Estate Planning After a Divorce
During a divorce, the immediate problems of property division and child custody overshadow any long-term planning. Trying to figure out which documents need to change and which need to be thrown out is time-consuming, yet essential to keeping your future secure.
Breaking Point
The legal end of a marriage often sparks disagreements over power of attorney or property distribution. Many people assume that legal powers granted to a spouse end at the start of a divorce; however, they actually last until a judge officially dissolves the marriage. Knowing this, it is important for people going through divorce to consider changing their estate documents immediately—even if they will have to update them again when they officially divide the property.
Amending Legal Documents
Always check with your legal counsel before making any changes to legal documents during a divorce; many documents have restrictions on alterations.
Changing a last will and testament is the first logical step in altering an estate plan after or during a divorce. Most states accommodate this view with provisions that automatically block a former spouse’s inheritance in a pre-divorce will. Despite this, it is wise to alter a will as soon as possible.
Changing a will during a divorce comes with some challenges. Unless owned outright by the person filing the will, the future of specific property is usually uncertain. Wills addressing marital property will require a second revision after the divorce finalizes. However, if a person intends to simply state that “all my property” should go to a person or trust, he or she should have no problem making immediate adjustments.
Much like a will, a person should change his or her power of attorney as soon after a divorce as possible. Even though power of attorney requires responsible action from whoever holds it, conflicts erupt when a family must submit to the judgment of a divorced spouse. Altering a power of attorney document is not a time-consuming process when simply switching one person for another.
Beneficiaries
One of the easiest estate documents to alter is the beneficiary document on insurance policies or retirement plans. Because of their general accessibility, it is often tempting for people to alter them as early into a divorce as possible. Always consult with a lawyer before making any changes to a retirement fund or insurance plan. Until a marriage ends, a husband and wife have fiduciary responsibilities for money management—by law they must do what is best for the spouse. Any action to remove access to benefits could be interpreted as a legal violation of spousal duty and used as leverage during divorce proceedings. Retirement funds should never be changed without both spousal and legal consent.
In addition to general liability, many divorce papers (particularly in California) are served with an automatic temporary restraining order (ATRO). Though the major concern of ATROs is child protection, they also contain a restriction on changing beneficiaries of life insurance policies or any other monetary agreements. Until a divorce is complete, all borrowing, selling, changes to property, changes to benefits and bank accounts should only be done with the direct approval of a lawyer.

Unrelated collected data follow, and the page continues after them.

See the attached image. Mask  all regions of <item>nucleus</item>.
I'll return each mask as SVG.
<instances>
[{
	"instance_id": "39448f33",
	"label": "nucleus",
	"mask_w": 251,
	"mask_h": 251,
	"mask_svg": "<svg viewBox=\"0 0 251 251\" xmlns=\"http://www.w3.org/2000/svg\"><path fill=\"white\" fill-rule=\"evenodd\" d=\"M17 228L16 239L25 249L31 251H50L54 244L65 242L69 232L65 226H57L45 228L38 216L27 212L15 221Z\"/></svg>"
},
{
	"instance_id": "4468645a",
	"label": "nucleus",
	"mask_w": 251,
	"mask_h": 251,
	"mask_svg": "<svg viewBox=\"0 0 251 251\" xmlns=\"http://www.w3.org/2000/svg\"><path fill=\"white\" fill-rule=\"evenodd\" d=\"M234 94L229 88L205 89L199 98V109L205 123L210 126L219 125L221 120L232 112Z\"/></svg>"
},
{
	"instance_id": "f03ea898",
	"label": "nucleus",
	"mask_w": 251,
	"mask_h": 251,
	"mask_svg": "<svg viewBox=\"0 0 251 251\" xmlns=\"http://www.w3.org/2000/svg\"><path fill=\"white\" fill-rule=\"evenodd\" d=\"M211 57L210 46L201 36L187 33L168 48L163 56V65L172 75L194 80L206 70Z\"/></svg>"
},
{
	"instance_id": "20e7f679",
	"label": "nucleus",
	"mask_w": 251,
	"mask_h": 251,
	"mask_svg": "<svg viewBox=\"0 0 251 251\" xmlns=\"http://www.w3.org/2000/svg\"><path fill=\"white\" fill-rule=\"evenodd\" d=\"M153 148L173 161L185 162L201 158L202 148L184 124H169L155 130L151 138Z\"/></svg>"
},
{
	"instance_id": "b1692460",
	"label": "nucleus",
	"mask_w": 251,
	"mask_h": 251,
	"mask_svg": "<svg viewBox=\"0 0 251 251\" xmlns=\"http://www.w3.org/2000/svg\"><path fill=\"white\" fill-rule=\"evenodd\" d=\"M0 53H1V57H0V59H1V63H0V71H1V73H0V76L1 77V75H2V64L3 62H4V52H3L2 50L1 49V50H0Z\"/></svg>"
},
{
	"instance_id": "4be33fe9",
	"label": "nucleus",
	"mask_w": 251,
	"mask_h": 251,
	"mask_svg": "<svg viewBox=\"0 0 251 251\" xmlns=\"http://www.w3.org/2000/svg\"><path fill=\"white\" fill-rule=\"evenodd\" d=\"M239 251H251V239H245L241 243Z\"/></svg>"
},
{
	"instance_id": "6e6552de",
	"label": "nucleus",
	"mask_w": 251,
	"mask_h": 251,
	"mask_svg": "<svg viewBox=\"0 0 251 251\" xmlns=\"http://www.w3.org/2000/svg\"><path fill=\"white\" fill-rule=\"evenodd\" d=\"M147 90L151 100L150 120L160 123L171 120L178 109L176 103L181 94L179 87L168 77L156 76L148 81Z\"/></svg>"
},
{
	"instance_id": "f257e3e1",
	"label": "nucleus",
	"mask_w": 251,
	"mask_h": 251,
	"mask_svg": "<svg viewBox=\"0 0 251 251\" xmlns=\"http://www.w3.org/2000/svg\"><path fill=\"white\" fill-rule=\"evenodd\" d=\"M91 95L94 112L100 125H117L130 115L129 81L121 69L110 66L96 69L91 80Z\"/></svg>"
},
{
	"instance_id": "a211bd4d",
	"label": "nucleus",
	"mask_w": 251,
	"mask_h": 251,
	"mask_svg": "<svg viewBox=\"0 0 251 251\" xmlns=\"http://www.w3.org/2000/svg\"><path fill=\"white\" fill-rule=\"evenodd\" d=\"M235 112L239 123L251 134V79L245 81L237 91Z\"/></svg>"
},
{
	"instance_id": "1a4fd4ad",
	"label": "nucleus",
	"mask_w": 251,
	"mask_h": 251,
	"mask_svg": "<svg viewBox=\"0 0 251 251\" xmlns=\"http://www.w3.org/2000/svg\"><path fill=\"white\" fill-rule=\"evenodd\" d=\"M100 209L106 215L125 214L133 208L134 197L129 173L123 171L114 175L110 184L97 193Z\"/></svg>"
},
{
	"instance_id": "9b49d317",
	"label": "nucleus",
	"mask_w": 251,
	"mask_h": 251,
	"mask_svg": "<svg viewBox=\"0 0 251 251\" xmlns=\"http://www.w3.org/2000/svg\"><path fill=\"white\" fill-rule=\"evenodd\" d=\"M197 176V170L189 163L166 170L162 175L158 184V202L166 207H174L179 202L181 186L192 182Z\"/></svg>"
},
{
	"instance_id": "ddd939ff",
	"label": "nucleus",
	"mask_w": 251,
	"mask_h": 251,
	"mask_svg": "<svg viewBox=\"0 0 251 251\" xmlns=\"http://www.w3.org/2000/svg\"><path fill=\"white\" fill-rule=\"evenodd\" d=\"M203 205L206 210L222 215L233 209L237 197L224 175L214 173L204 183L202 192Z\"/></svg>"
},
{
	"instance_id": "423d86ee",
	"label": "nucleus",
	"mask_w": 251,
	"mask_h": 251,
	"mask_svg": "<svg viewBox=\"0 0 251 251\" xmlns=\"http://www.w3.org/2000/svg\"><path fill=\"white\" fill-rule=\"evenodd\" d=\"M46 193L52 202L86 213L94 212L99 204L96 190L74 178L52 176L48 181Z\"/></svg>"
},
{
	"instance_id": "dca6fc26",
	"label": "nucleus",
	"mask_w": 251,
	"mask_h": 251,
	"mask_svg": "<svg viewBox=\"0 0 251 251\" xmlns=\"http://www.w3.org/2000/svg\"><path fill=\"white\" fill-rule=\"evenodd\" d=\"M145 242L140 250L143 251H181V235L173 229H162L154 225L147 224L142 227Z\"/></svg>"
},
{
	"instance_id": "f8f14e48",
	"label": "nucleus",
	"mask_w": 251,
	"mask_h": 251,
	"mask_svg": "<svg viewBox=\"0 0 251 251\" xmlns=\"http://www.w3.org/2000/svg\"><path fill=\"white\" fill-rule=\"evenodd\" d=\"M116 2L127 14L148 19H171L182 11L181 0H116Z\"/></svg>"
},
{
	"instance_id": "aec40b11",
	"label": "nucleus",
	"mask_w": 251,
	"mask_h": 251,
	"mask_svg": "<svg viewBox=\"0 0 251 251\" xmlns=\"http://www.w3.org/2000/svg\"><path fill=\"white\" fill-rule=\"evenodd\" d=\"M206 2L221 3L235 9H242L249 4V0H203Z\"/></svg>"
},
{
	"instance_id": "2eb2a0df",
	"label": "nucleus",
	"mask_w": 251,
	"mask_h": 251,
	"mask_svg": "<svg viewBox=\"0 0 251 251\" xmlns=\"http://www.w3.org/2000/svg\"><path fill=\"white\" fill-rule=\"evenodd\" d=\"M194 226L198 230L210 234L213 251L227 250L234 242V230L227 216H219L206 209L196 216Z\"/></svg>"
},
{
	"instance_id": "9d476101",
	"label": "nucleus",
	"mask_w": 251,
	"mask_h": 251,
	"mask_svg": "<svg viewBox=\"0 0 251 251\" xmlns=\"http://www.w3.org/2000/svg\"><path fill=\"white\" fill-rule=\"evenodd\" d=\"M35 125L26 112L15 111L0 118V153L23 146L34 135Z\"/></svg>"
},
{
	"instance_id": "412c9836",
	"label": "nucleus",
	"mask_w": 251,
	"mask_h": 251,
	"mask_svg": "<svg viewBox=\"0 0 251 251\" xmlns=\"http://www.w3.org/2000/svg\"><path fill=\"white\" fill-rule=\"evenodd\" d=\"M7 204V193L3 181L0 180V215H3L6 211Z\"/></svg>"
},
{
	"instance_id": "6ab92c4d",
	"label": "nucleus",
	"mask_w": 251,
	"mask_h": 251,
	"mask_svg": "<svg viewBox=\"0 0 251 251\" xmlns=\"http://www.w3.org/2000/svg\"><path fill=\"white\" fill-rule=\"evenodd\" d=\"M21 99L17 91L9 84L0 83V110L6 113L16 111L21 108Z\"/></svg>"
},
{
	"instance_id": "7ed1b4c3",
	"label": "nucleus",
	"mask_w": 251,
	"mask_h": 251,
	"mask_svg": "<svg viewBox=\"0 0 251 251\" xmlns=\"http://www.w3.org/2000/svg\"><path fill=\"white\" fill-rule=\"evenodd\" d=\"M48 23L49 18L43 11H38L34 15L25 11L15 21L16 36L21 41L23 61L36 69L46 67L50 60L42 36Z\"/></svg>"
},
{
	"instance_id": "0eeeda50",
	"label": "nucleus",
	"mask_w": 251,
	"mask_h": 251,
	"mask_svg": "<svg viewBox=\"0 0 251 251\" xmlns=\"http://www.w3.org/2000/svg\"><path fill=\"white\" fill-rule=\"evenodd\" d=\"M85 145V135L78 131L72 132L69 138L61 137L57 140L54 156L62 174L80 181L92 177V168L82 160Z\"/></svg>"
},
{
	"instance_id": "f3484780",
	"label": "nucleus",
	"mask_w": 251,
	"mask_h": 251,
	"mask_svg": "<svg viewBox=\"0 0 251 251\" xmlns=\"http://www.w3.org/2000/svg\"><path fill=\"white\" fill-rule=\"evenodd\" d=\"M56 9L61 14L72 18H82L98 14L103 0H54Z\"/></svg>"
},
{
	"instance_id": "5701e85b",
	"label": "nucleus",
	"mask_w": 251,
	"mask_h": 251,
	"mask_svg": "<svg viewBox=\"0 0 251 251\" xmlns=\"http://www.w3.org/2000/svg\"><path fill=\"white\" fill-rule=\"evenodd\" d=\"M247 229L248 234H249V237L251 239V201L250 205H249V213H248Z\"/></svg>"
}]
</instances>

It is important to note that while most states automatically block a former spouse from inheriting through an earlier will, they do not block beneficiary status. Retirement funds, life insurance policies, pensions and, if possible, irrevocable wills must be explicitly changed to remove a person as beneficiary.
Children and Second Marriage
As important as it is for a person to change estate documents to prevent an ex-wife or ex-husband from receiving property, it is also important that the property kept from them goes to the right people.

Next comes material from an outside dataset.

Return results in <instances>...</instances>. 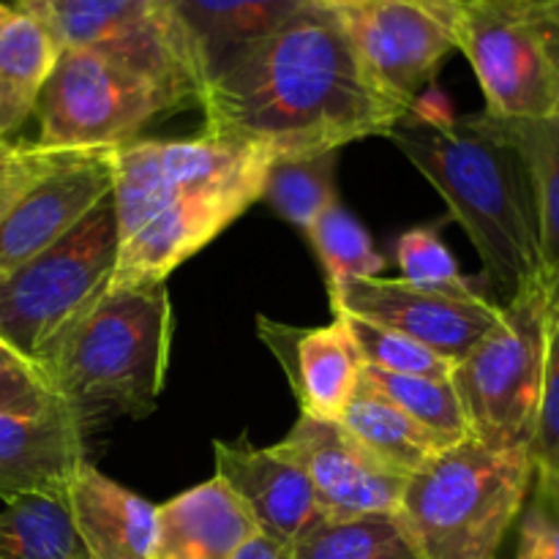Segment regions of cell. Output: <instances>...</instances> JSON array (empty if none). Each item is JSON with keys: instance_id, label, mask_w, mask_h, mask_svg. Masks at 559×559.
<instances>
[{"instance_id": "obj_19", "label": "cell", "mask_w": 559, "mask_h": 559, "mask_svg": "<svg viewBox=\"0 0 559 559\" xmlns=\"http://www.w3.org/2000/svg\"><path fill=\"white\" fill-rule=\"evenodd\" d=\"M66 508L87 559H147L156 538V508L82 464L66 489Z\"/></svg>"}, {"instance_id": "obj_6", "label": "cell", "mask_w": 559, "mask_h": 559, "mask_svg": "<svg viewBox=\"0 0 559 559\" xmlns=\"http://www.w3.org/2000/svg\"><path fill=\"white\" fill-rule=\"evenodd\" d=\"M456 49L473 66L489 115H559V0H462Z\"/></svg>"}, {"instance_id": "obj_1", "label": "cell", "mask_w": 559, "mask_h": 559, "mask_svg": "<svg viewBox=\"0 0 559 559\" xmlns=\"http://www.w3.org/2000/svg\"><path fill=\"white\" fill-rule=\"evenodd\" d=\"M200 109L207 136L262 145L282 162L385 136L413 107L369 74L336 11L304 3L207 80Z\"/></svg>"}, {"instance_id": "obj_14", "label": "cell", "mask_w": 559, "mask_h": 559, "mask_svg": "<svg viewBox=\"0 0 559 559\" xmlns=\"http://www.w3.org/2000/svg\"><path fill=\"white\" fill-rule=\"evenodd\" d=\"M273 448L304 469L328 522L402 511L409 478L371 456L338 420L300 415Z\"/></svg>"}, {"instance_id": "obj_35", "label": "cell", "mask_w": 559, "mask_h": 559, "mask_svg": "<svg viewBox=\"0 0 559 559\" xmlns=\"http://www.w3.org/2000/svg\"><path fill=\"white\" fill-rule=\"evenodd\" d=\"M52 402L58 399L52 396L36 366L16 355L14 349H5L0 355V418L38 413Z\"/></svg>"}, {"instance_id": "obj_3", "label": "cell", "mask_w": 559, "mask_h": 559, "mask_svg": "<svg viewBox=\"0 0 559 559\" xmlns=\"http://www.w3.org/2000/svg\"><path fill=\"white\" fill-rule=\"evenodd\" d=\"M169 287L104 289L36 360L52 396L87 431L107 418H145L156 409L173 353Z\"/></svg>"}, {"instance_id": "obj_12", "label": "cell", "mask_w": 559, "mask_h": 559, "mask_svg": "<svg viewBox=\"0 0 559 559\" xmlns=\"http://www.w3.org/2000/svg\"><path fill=\"white\" fill-rule=\"evenodd\" d=\"M331 295L333 314L358 317L404 333L459 364L497 325L502 306L486 295H451L415 287L404 278H355Z\"/></svg>"}, {"instance_id": "obj_18", "label": "cell", "mask_w": 559, "mask_h": 559, "mask_svg": "<svg viewBox=\"0 0 559 559\" xmlns=\"http://www.w3.org/2000/svg\"><path fill=\"white\" fill-rule=\"evenodd\" d=\"M257 331L271 347L298 399L300 415L338 420L360 382V355L344 320L322 328H293L257 317Z\"/></svg>"}, {"instance_id": "obj_9", "label": "cell", "mask_w": 559, "mask_h": 559, "mask_svg": "<svg viewBox=\"0 0 559 559\" xmlns=\"http://www.w3.org/2000/svg\"><path fill=\"white\" fill-rule=\"evenodd\" d=\"M55 47L96 49L118 58L200 107L207 74L167 0H16Z\"/></svg>"}, {"instance_id": "obj_17", "label": "cell", "mask_w": 559, "mask_h": 559, "mask_svg": "<svg viewBox=\"0 0 559 559\" xmlns=\"http://www.w3.org/2000/svg\"><path fill=\"white\" fill-rule=\"evenodd\" d=\"M82 420L52 402L38 413L0 418V500L63 497L76 469L87 462Z\"/></svg>"}, {"instance_id": "obj_16", "label": "cell", "mask_w": 559, "mask_h": 559, "mask_svg": "<svg viewBox=\"0 0 559 559\" xmlns=\"http://www.w3.org/2000/svg\"><path fill=\"white\" fill-rule=\"evenodd\" d=\"M216 478L233 491L260 535L293 549L322 522L314 489L304 469L276 448H254L246 437L213 442Z\"/></svg>"}, {"instance_id": "obj_27", "label": "cell", "mask_w": 559, "mask_h": 559, "mask_svg": "<svg viewBox=\"0 0 559 559\" xmlns=\"http://www.w3.org/2000/svg\"><path fill=\"white\" fill-rule=\"evenodd\" d=\"M338 153L282 158L271 167L262 189V200L293 227L309 229L314 218L336 200Z\"/></svg>"}, {"instance_id": "obj_36", "label": "cell", "mask_w": 559, "mask_h": 559, "mask_svg": "<svg viewBox=\"0 0 559 559\" xmlns=\"http://www.w3.org/2000/svg\"><path fill=\"white\" fill-rule=\"evenodd\" d=\"M233 559H293V551H289V546L276 544L265 535H254Z\"/></svg>"}, {"instance_id": "obj_29", "label": "cell", "mask_w": 559, "mask_h": 559, "mask_svg": "<svg viewBox=\"0 0 559 559\" xmlns=\"http://www.w3.org/2000/svg\"><path fill=\"white\" fill-rule=\"evenodd\" d=\"M364 377L391 399L396 407H402L409 418L418 420L420 426L435 431L437 437L456 445V442L469 440V426L464 418L462 402L453 388L451 377L448 380H435V377H407V374H388L364 366Z\"/></svg>"}, {"instance_id": "obj_5", "label": "cell", "mask_w": 559, "mask_h": 559, "mask_svg": "<svg viewBox=\"0 0 559 559\" xmlns=\"http://www.w3.org/2000/svg\"><path fill=\"white\" fill-rule=\"evenodd\" d=\"M546 364V276L502 306L497 325L453 369L469 437L495 451H530Z\"/></svg>"}, {"instance_id": "obj_38", "label": "cell", "mask_w": 559, "mask_h": 559, "mask_svg": "<svg viewBox=\"0 0 559 559\" xmlns=\"http://www.w3.org/2000/svg\"><path fill=\"white\" fill-rule=\"evenodd\" d=\"M535 473L544 475V478L549 480L551 486H555V491L559 495V464H557V467H551V469H535Z\"/></svg>"}, {"instance_id": "obj_39", "label": "cell", "mask_w": 559, "mask_h": 559, "mask_svg": "<svg viewBox=\"0 0 559 559\" xmlns=\"http://www.w3.org/2000/svg\"><path fill=\"white\" fill-rule=\"evenodd\" d=\"M14 14H16L14 9H9V5H3V3H0V27H3L5 22H9L11 16H14Z\"/></svg>"}, {"instance_id": "obj_25", "label": "cell", "mask_w": 559, "mask_h": 559, "mask_svg": "<svg viewBox=\"0 0 559 559\" xmlns=\"http://www.w3.org/2000/svg\"><path fill=\"white\" fill-rule=\"evenodd\" d=\"M289 551L293 559H424L399 513L322 519Z\"/></svg>"}, {"instance_id": "obj_22", "label": "cell", "mask_w": 559, "mask_h": 559, "mask_svg": "<svg viewBox=\"0 0 559 559\" xmlns=\"http://www.w3.org/2000/svg\"><path fill=\"white\" fill-rule=\"evenodd\" d=\"M338 424L349 431L374 459L385 467L396 469L404 478L426 467L431 459L440 456L448 445L442 437L409 418L402 407L382 396L360 371V382L349 399L347 409L342 413Z\"/></svg>"}, {"instance_id": "obj_28", "label": "cell", "mask_w": 559, "mask_h": 559, "mask_svg": "<svg viewBox=\"0 0 559 559\" xmlns=\"http://www.w3.org/2000/svg\"><path fill=\"white\" fill-rule=\"evenodd\" d=\"M306 238L325 267L328 293H336L355 278H374L385 271V260L371 243V235L342 202L325 207L306 229Z\"/></svg>"}, {"instance_id": "obj_10", "label": "cell", "mask_w": 559, "mask_h": 559, "mask_svg": "<svg viewBox=\"0 0 559 559\" xmlns=\"http://www.w3.org/2000/svg\"><path fill=\"white\" fill-rule=\"evenodd\" d=\"M273 164L276 156L267 147L207 134L197 140H134L115 147L112 200L120 243L173 202Z\"/></svg>"}, {"instance_id": "obj_4", "label": "cell", "mask_w": 559, "mask_h": 559, "mask_svg": "<svg viewBox=\"0 0 559 559\" xmlns=\"http://www.w3.org/2000/svg\"><path fill=\"white\" fill-rule=\"evenodd\" d=\"M535 480L530 451L462 440L404 486L402 516L424 559H495Z\"/></svg>"}, {"instance_id": "obj_26", "label": "cell", "mask_w": 559, "mask_h": 559, "mask_svg": "<svg viewBox=\"0 0 559 559\" xmlns=\"http://www.w3.org/2000/svg\"><path fill=\"white\" fill-rule=\"evenodd\" d=\"M500 120L527 162L540 218V251L546 276L559 273V115L538 120Z\"/></svg>"}, {"instance_id": "obj_24", "label": "cell", "mask_w": 559, "mask_h": 559, "mask_svg": "<svg viewBox=\"0 0 559 559\" xmlns=\"http://www.w3.org/2000/svg\"><path fill=\"white\" fill-rule=\"evenodd\" d=\"M0 559H87L63 497H20L0 511Z\"/></svg>"}, {"instance_id": "obj_23", "label": "cell", "mask_w": 559, "mask_h": 559, "mask_svg": "<svg viewBox=\"0 0 559 559\" xmlns=\"http://www.w3.org/2000/svg\"><path fill=\"white\" fill-rule=\"evenodd\" d=\"M55 60L58 47L27 14L16 11L0 27V140H9L36 112Z\"/></svg>"}, {"instance_id": "obj_21", "label": "cell", "mask_w": 559, "mask_h": 559, "mask_svg": "<svg viewBox=\"0 0 559 559\" xmlns=\"http://www.w3.org/2000/svg\"><path fill=\"white\" fill-rule=\"evenodd\" d=\"M309 0H167L207 80Z\"/></svg>"}, {"instance_id": "obj_37", "label": "cell", "mask_w": 559, "mask_h": 559, "mask_svg": "<svg viewBox=\"0 0 559 559\" xmlns=\"http://www.w3.org/2000/svg\"><path fill=\"white\" fill-rule=\"evenodd\" d=\"M309 3H317L322 5V9H331V11H353V9H360V5H366L369 0H309Z\"/></svg>"}, {"instance_id": "obj_30", "label": "cell", "mask_w": 559, "mask_h": 559, "mask_svg": "<svg viewBox=\"0 0 559 559\" xmlns=\"http://www.w3.org/2000/svg\"><path fill=\"white\" fill-rule=\"evenodd\" d=\"M344 320L349 336H353L355 349L360 355V364L369 369L388 371V374H407V377H435V380H448L456 369L448 358L437 355L435 349L413 342L404 333L391 331V328L374 325V322L358 320V317L336 314Z\"/></svg>"}, {"instance_id": "obj_40", "label": "cell", "mask_w": 559, "mask_h": 559, "mask_svg": "<svg viewBox=\"0 0 559 559\" xmlns=\"http://www.w3.org/2000/svg\"><path fill=\"white\" fill-rule=\"evenodd\" d=\"M5 349H9V347H5V344H3V342H0V355H3V353H5Z\"/></svg>"}, {"instance_id": "obj_15", "label": "cell", "mask_w": 559, "mask_h": 559, "mask_svg": "<svg viewBox=\"0 0 559 559\" xmlns=\"http://www.w3.org/2000/svg\"><path fill=\"white\" fill-rule=\"evenodd\" d=\"M115 147L63 151L0 218V276L58 243L112 194Z\"/></svg>"}, {"instance_id": "obj_20", "label": "cell", "mask_w": 559, "mask_h": 559, "mask_svg": "<svg viewBox=\"0 0 559 559\" xmlns=\"http://www.w3.org/2000/svg\"><path fill=\"white\" fill-rule=\"evenodd\" d=\"M260 535L238 497L213 475L156 508V538L147 559H233Z\"/></svg>"}, {"instance_id": "obj_8", "label": "cell", "mask_w": 559, "mask_h": 559, "mask_svg": "<svg viewBox=\"0 0 559 559\" xmlns=\"http://www.w3.org/2000/svg\"><path fill=\"white\" fill-rule=\"evenodd\" d=\"M178 109H189L183 98L145 71L96 49H60L36 104V142L58 151L120 147Z\"/></svg>"}, {"instance_id": "obj_2", "label": "cell", "mask_w": 559, "mask_h": 559, "mask_svg": "<svg viewBox=\"0 0 559 559\" xmlns=\"http://www.w3.org/2000/svg\"><path fill=\"white\" fill-rule=\"evenodd\" d=\"M385 136L464 227L497 306L546 276L533 175L495 115L451 118L413 104Z\"/></svg>"}, {"instance_id": "obj_31", "label": "cell", "mask_w": 559, "mask_h": 559, "mask_svg": "<svg viewBox=\"0 0 559 559\" xmlns=\"http://www.w3.org/2000/svg\"><path fill=\"white\" fill-rule=\"evenodd\" d=\"M396 260L399 267H402L404 282L415 284V287L437 289V293L451 295L478 293V287H473V282L459 271L456 257L442 243L437 224H424V227L407 229L399 238Z\"/></svg>"}, {"instance_id": "obj_34", "label": "cell", "mask_w": 559, "mask_h": 559, "mask_svg": "<svg viewBox=\"0 0 559 559\" xmlns=\"http://www.w3.org/2000/svg\"><path fill=\"white\" fill-rule=\"evenodd\" d=\"M60 153L63 151L44 147L38 142L0 140V218L38 175L58 162Z\"/></svg>"}, {"instance_id": "obj_11", "label": "cell", "mask_w": 559, "mask_h": 559, "mask_svg": "<svg viewBox=\"0 0 559 559\" xmlns=\"http://www.w3.org/2000/svg\"><path fill=\"white\" fill-rule=\"evenodd\" d=\"M462 0H369L336 11L369 74L413 107L442 60L456 49Z\"/></svg>"}, {"instance_id": "obj_33", "label": "cell", "mask_w": 559, "mask_h": 559, "mask_svg": "<svg viewBox=\"0 0 559 559\" xmlns=\"http://www.w3.org/2000/svg\"><path fill=\"white\" fill-rule=\"evenodd\" d=\"M516 559H559V495L538 473L524 502Z\"/></svg>"}, {"instance_id": "obj_7", "label": "cell", "mask_w": 559, "mask_h": 559, "mask_svg": "<svg viewBox=\"0 0 559 559\" xmlns=\"http://www.w3.org/2000/svg\"><path fill=\"white\" fill-rule=\"evenodd\" d=\"M112 194L66 238L0 276V342L36 364L58 333L107 289L118 260Z\"/></svg>"}, {"instance_id": "obj_13", "label": "cell", "mask_w": 559, "mask_h": 559, "mask_svg": "<svg viewBox=\"0 0 559 559\" xmlns=\"http://www.w3.org/2000/svg\"><path fill=\"white\" fill-rule=\"evenodd\" d=\"M267 173L271 169L251 173L233 183L197 191L164 207L158 216L142 224L131 238L118 246V260L107 287H151L167 282L175 267L205 249L257 200H262Z\"/></svg>"}, {"instance_id": "obj_32", "label": "cell", "mask_w": 559, "mask_h": 559, "mask_svg": "<svg viewBox=\"0 0 559 559\" xmlns=\"http://www.w3.org/2000/svg\"><path fill=\"white\" fill-rule=\"evenodd\" d=\"M530 456L535 469H551L559 464V273L546 276L544 393Z\"/></svg>"}]
</instances>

In particular, it is the concern of many parents in second marriages that the property they leave when they die will not be used as they hoped. Parents with children from a prior marriage often feel torn, wanting to provide for their spouses while still ensuring their children get some form of inheritance.
A Qualified Terminable Interest Property Trust (QTIP) is one method parents have found to provide for both surviving spouse and children from an earlier marriage. Property trusted to a QTIP pays out at a set rate to an initial beneficiary (spouse) and, upon his or her death, disburses its remaining property to the secondary beneficiaries (children). Though a surviving spouse does not get as much control over property as from a will, it does grant that spouse primary support for the rest of his or her life. Additionally, the QTIP’s ability to delay distribution makes it ideal for parents whose children are too young to inherit property.
Splitting Up the Estate
Divorce brings up a host of problems that no one wants to deal with. Unfortunately, estate planning is one of them. No matter where you are in life, it is essential to understand the estate options available to you and the changes that each can require.
If you are currently going through a divorce, consult a lawyer to check the legality of any changes you plan to make. If you have already finalized a divorce, review your estate documents immediately to ensure they reflect your wishes. With legal guidance, changes to your estate plan do not have to be another burden on your mind.